Um primeiro passo importante

Para Deborah Sabará, coordenadora da Associação Gold, que assiste pessoas LGBT no Espírito Santo e no Brasil, a medida é um passo importante na trajetória de pessoas trans no Estado. 

De acordo com ela, antes do provimento, a alteração só era possível após cirurgia de redesignação sexual, algo que muitas pessoas na comunidade descartam completamente. 

Foto: Walace Marrocchi/ Divulgação
Deborah Sabará, coordenadora da Associação Gold

“Isso só veio a agilizar todos os processos de centenas e centenas de pessoas trans pelo Brasil. Era um constrangimento, muitas pessoas não têm interesse algum de fazer a cirurgia de redesignação sexual.
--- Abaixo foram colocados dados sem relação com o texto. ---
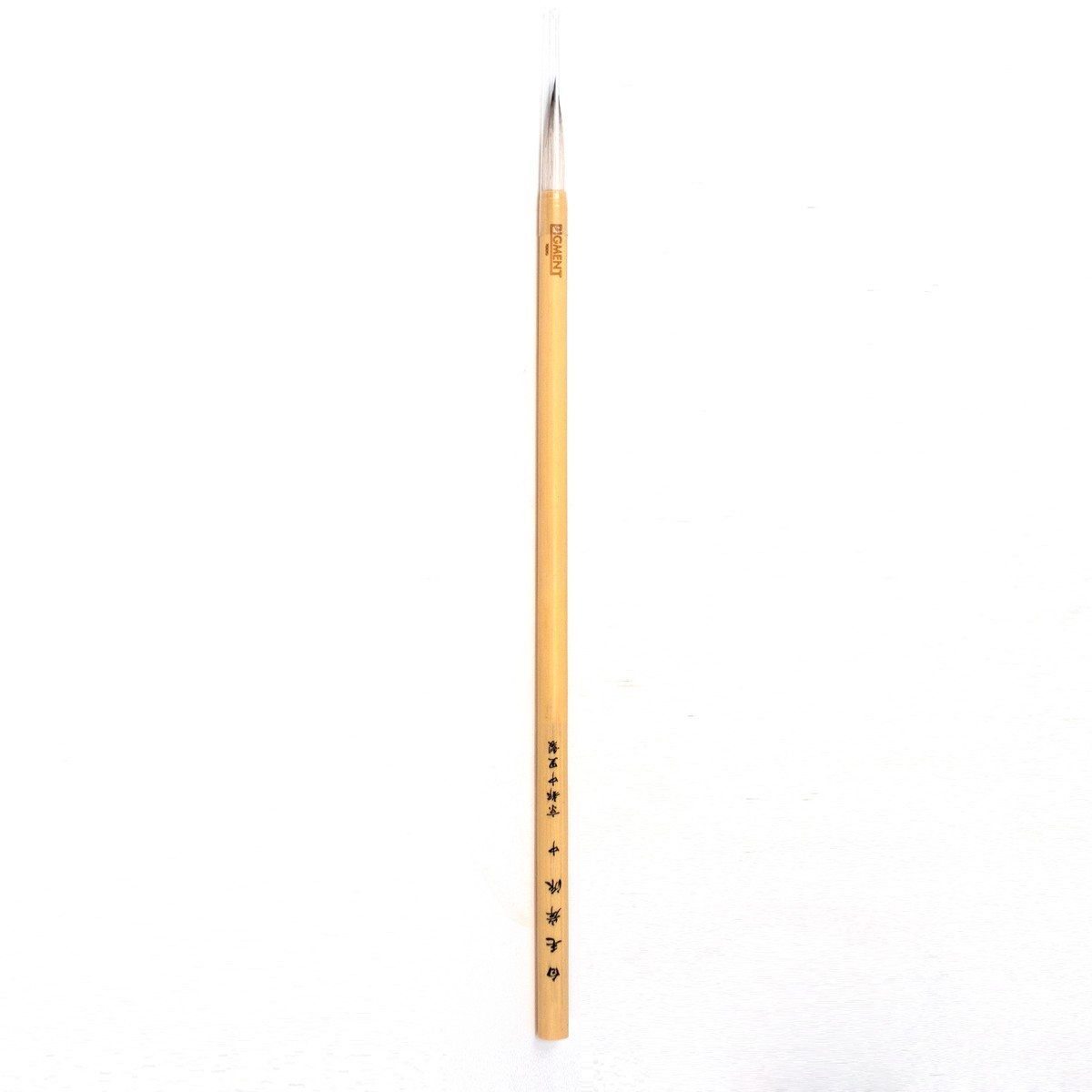 Photo of Kishi Brush and Ink Set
Era um absurdo isso, então muitos anos muitas pessoas não conseguiram a retificação”. 

Recentemente, a Associação Gold firmou uma parceria com a marca Doritos para mapear o número de pessoas no Brasil que pretendem realizar a retificação, ou que queiram apenas alterar gênero ou tirar os gêneros masculino ou feminino das certidões.

“A Gold vai fazer no Espírito Santo um formato diferenciado deste projeto, vamos buscar fazer um seminário com os cartórios, vamos buscar parcerias com a Defensoria Pública para criar uma cartilha e distribuir a pessoas trans ou aos órgãos para tirar dúvidas. É um passo a passo de como fazer a retificação”.
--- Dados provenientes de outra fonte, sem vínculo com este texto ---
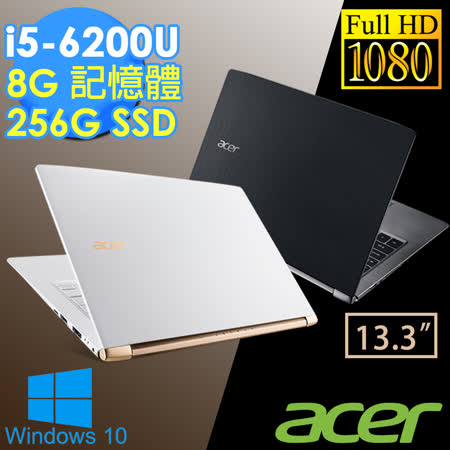 Acer S13 13.3吋《鑽石切割邊緣》i5-6200U 256GSSD FHD win10筆電(白/黑)(S5-371-53NX/50VC)★限量10元超值福袋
Deborah relata ainda que a Associação já realizou três mutirões para ajudar a comunidade com as retificações, auxiliando centenas de pessoas. O número de 52 alterações no Espírito Santo, segundo ela, pode acontecer pelo fato de várias pessoas não serem naturais do Estado, sendo contabilizadas em seus estados de origem. 

Ela ainda alerta que quem quiser o serviço, deve fazer o mais cedo possível, uma vez os custos podem ser bem elevados a quem já adquiriu bens como um carro, apartamento ou possui um comércio próprio. 
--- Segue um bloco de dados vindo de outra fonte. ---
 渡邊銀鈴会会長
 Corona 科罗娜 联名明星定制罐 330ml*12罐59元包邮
Por fim, Deborah alerta que as mudanças na vida de pessoas trans dependem fortemente de uma palavra: educação. 

“Acredito fielmente na educação, as empresas têm que ter coragem, os espaços precisam ter coragem para dialogar sobre a presença de corpos trans. Já tive conversas com grandes empresas e sempre nos perguntamos como podemos minimizar a quantidade de mulheres trans e travestis assassinadas no Brasil”, disse. 

“Essa é um papel de toda a sociedade, da imprensa, do poder público, da comunidade LGBT que precisa nos apoiar”, concluiu.